## TASK BRIEF
Where a line below holds the string "present", copy that line.

━━ SOURCE INFORMATION ━━

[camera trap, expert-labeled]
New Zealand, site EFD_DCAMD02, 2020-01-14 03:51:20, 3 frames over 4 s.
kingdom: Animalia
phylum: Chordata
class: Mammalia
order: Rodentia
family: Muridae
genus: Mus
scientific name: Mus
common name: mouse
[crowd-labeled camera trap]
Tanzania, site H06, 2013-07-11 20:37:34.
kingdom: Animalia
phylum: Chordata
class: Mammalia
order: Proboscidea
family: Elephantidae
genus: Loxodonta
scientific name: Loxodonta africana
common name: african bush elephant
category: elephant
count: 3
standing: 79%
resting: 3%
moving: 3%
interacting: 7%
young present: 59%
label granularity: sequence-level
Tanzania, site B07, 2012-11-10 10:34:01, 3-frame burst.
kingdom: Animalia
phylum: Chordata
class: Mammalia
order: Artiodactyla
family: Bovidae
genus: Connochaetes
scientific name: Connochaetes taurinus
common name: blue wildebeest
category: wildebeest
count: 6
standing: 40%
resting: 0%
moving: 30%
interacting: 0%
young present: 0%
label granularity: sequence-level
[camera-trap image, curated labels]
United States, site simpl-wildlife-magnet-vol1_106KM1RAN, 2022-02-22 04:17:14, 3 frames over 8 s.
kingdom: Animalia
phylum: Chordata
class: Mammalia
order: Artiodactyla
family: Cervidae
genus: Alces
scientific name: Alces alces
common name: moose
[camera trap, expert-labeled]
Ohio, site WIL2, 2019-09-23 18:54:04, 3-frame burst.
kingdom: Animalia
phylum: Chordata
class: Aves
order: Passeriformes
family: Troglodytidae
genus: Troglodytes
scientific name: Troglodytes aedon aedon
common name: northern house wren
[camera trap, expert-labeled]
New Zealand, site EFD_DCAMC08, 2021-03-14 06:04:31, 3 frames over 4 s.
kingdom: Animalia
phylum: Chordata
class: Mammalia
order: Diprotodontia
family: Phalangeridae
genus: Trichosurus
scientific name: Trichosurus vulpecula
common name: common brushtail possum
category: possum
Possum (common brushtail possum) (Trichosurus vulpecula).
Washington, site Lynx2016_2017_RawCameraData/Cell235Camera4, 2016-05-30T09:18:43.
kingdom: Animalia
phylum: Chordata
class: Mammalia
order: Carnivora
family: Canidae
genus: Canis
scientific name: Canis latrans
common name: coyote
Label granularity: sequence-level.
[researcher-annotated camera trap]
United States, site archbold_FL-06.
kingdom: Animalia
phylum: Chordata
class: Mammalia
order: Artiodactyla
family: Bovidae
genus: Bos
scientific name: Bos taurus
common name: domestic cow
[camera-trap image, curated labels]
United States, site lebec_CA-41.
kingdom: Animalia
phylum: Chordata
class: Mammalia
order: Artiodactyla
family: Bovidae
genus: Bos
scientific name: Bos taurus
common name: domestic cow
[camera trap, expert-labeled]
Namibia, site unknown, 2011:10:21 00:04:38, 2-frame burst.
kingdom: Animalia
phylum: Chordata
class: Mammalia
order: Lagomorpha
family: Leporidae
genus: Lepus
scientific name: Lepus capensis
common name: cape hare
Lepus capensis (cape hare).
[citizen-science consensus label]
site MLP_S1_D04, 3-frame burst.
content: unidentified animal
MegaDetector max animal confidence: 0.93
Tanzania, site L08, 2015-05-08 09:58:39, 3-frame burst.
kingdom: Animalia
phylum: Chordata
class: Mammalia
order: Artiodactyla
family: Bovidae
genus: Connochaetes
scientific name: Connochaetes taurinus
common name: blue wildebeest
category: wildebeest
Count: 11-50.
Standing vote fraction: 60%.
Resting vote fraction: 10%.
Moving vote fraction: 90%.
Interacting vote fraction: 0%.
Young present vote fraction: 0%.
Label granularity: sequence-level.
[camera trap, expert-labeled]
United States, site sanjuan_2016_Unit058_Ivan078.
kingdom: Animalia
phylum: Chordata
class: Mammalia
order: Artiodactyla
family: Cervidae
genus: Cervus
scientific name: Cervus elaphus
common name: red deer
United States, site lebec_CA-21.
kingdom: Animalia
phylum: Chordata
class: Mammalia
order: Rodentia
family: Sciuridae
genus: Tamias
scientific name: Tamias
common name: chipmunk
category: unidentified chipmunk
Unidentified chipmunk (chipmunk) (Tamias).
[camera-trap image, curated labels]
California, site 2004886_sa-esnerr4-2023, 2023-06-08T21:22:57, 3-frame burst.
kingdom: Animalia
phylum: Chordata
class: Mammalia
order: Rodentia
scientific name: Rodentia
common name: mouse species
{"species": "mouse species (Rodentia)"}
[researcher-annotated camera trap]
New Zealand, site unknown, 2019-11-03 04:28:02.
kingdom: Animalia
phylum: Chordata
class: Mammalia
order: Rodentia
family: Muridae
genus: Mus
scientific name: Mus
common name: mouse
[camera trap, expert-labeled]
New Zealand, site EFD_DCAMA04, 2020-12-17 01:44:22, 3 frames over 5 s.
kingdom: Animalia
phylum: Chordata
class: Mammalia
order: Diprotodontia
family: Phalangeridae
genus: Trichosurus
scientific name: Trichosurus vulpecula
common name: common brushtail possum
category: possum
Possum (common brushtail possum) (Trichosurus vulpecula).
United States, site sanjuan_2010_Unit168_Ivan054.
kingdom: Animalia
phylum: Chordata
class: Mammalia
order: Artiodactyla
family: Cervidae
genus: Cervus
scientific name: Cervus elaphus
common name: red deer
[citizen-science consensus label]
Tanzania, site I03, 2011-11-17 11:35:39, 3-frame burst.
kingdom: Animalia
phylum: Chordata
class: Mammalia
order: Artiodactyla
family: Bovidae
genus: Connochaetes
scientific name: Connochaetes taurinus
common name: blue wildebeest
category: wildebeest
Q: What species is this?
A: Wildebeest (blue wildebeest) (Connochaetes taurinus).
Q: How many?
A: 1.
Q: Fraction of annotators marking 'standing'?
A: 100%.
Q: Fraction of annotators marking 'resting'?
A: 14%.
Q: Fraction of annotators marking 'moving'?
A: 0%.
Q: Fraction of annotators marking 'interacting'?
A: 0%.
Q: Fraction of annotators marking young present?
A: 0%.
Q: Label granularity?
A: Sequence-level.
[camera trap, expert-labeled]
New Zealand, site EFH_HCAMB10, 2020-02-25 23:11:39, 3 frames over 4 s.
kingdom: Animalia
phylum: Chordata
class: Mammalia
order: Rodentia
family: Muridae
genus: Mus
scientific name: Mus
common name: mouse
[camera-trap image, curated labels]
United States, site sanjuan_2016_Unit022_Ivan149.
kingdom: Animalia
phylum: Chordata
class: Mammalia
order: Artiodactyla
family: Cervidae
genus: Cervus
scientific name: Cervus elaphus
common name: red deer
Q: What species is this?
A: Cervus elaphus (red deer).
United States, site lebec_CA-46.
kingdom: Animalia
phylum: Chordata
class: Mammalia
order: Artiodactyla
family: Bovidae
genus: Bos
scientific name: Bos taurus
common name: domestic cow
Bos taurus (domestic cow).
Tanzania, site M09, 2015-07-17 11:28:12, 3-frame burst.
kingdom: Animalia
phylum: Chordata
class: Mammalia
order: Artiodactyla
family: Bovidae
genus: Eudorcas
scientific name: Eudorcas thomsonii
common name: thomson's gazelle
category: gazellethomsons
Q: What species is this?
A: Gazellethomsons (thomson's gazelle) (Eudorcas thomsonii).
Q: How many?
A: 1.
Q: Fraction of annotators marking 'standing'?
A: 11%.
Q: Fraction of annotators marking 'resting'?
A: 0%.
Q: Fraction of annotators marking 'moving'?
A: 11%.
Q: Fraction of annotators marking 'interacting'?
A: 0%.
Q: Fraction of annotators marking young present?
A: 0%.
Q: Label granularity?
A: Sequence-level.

━━━

## YOUR SOLUTION
young present: 59%
young present: 0%
Young present vote fraction: 0%.
Q: Fraction of annotators marking young present?
Q: Fraction of annotators marking young present?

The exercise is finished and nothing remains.